As one of our sources put it: “The Arab tendency to lie and exaggerate about enemies is alive and well among pro-American Lebanese Christians as much as it is with the likes of Hamas.” While Smith vouches for his sources, we cannot independently verify what they told him. That’s why we’re revisiting the posts in question and warning readers to take them with a grain of salt.
Yes, we should have said to take these utter falsehoods with “a grain of salt. It very soon came out, of course, that Lopez had been told that Smith’s reports were made up six weeks earlier, and had done nothing until she learned that the Huffington Post would be reporting on the matter.
Lopez was finally ousted as editor in 2009. She was replaced by the magazine’s editor, Rich Lowry, in a move that doubtless saved a bit of money and also took care of the fact that the most public-facing portion of the legendary National Review was being edited by a loon.
But Lopez’s niche has always been that she’s the world’s most tragic Catholic. She’s basically a hack liberal’s savage parody of a miserable, prematurely old religious conservative woman — a Jean Teasdale of the right. It’s not just her many, many writings on the evils of the pill and how contraception “[denies] the reality” that “motherhood is at the heart of what it means to be a woman.” ”I know enough to thank God for the job creators, the natural economic stimulators, capitalism,” she said, when mean Mike Huckabee had the temerity to criticize the economy back when President Bush was America’s dad.
Two more of my favorite Kathryn Jean Lopez posts: This one, in which K-Lo decides that Barack Obama calls terrorists “folks” because he loves terrorists, until presumably a reader points out that Bush also used the word “folks” all the time. And this one, in which she is happy that Google’s logo is sufficiently patriotic but then some readers say maybe it isn’t patriotic enough but then it is decided that it is.

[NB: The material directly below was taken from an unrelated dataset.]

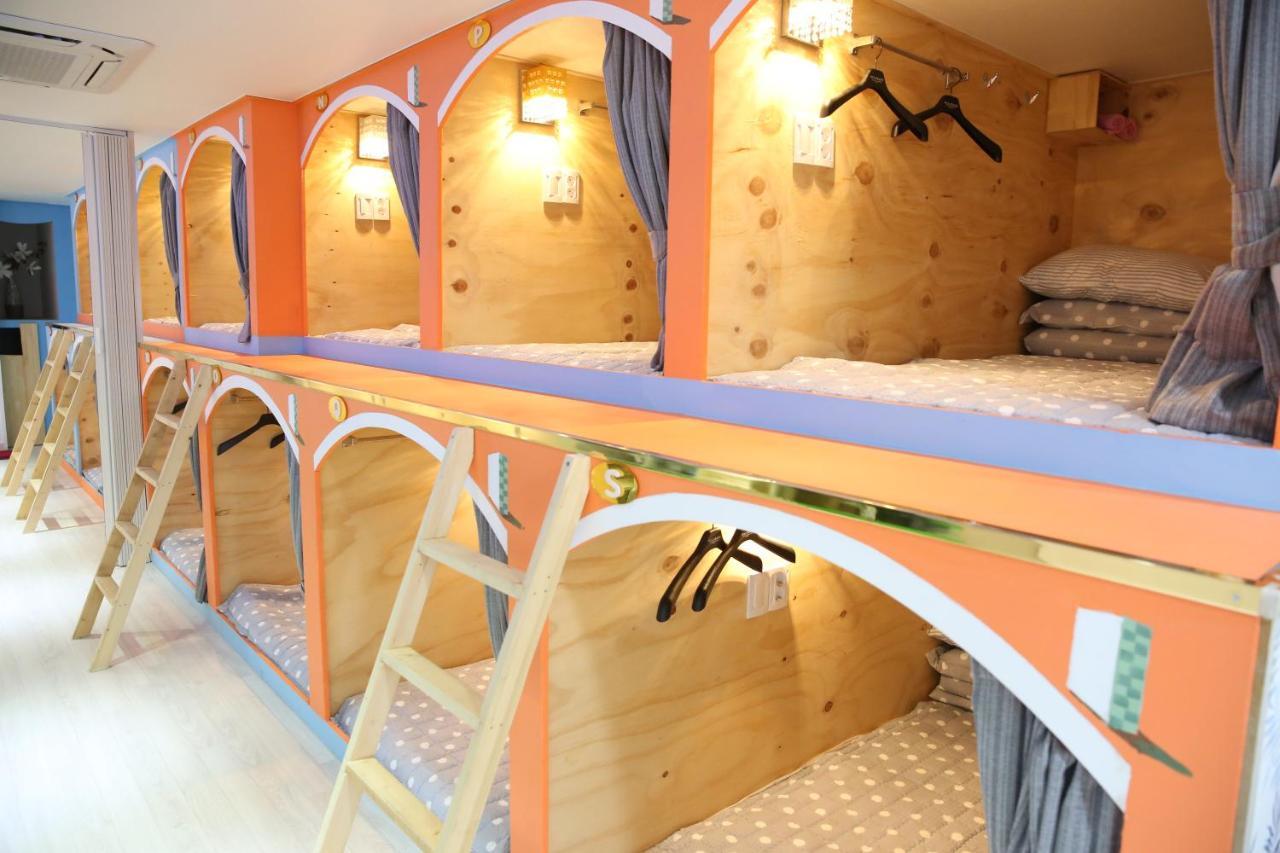 Coco Capsule Guesthouse Busan Bagian luar foto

Lately (especially since the Komen/Planned Parenthood firestorm) she’s taken to rambling with no coherent point about how things she sees on TV make her mad, and sad, because abortion/the pill/sexual promiscuity are “immiserating” a generation of women, and then closes with material on Mary and Jesus.
And it is her dedicated defenses of Pope Joseph Ratzinger and the Catholic Church’s handling of its child abuse epidemic that are, bar-none, the most despicable thing about Lopez, of course. When, in 2010, it was revealed that then-Cardinal Ratzinger had declined to defrock a priest who’d pleaded no contest to horrific abuse of children, Lopez wrote that the real scandal in the Catholic Church was that this one priest was a liberal who liked Barack Obama. Her columns on the wonderful compassion of the pope never actually mention any details on what the “abuses” were, though she does tend to blame them on the “laxity,” which is to say, liberalism and the 1960s.
Libertas: What is your favorite movie?
Kathryn: It’s probably Adam Sandler’s “The Wedding Singer.”